Do I have to use Greek yogurt?
Greek yogurt is packed with protein and a thicker consistency, but I have made it with regular plain yogurt, which is just as tasty but doesn’t contain as much protein.
Can I use other flours?
You can use wholewheat flour, but I get the tastiest results with unbleached all-purpose flour. I have tried making these gluten-free using GF flour, but they didn’t taste good, so I will save you the effort and advise against that.
Can you make the dough in advance?
You can make the dough and store it in the fridge for up to 24 hours. I would be mindful that you cover it well so the dough does not dry.

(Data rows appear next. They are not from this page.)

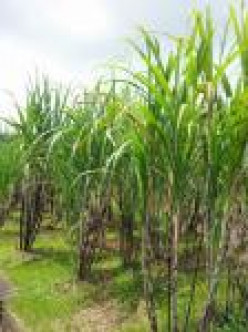 Sugar Cane growing in Barbados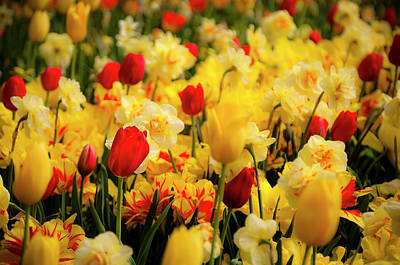 Tulips And Daffodils Print by Tamyra Ayles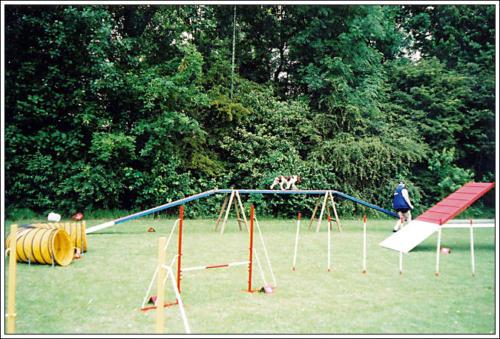 open dag AKC 2002 41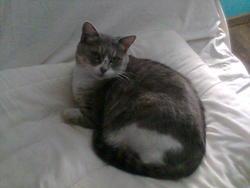 Berlingote, chat Gouttière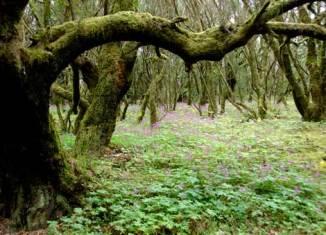 Bosque Cedro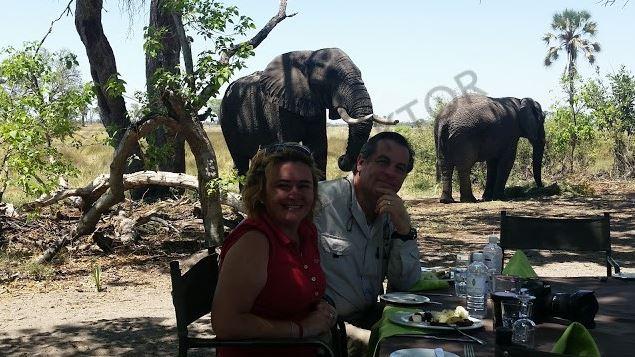Fillere adanan bir yaşam 6
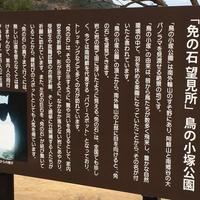 鳥の小塚公園の写真・動画_image_60717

Once you are ready to roll out the dough and fry the flatbreads, cut out your six pieces and
What if the dough is too sticky?
Add a little more flour to the dough if it is too wet.
How do I store these flatbreads?
Place in an airtight container or Ziplock bag and store in the fridge. This will stay fresh for up to 3 days. To freeze your high-protein flatbread, wait for it to be cooled completely, then place it in a freezer-safe bag and store it in the fridge for up to two months. To unfreeze, remove from the freezer bag and toast it in a toaster oven for best results.
What temperature do you fry the flatbread?
Start at medium heat and reduce it to low as you cook, giving your flatbread a nice light brown color if you see that your flatbread is burning. Remove the pan from heat, allow it to cool, and place it on the burner at a lower temperature. Because these flatbreads cook quickly, stay close to the pan and watch for readiness and not overcook.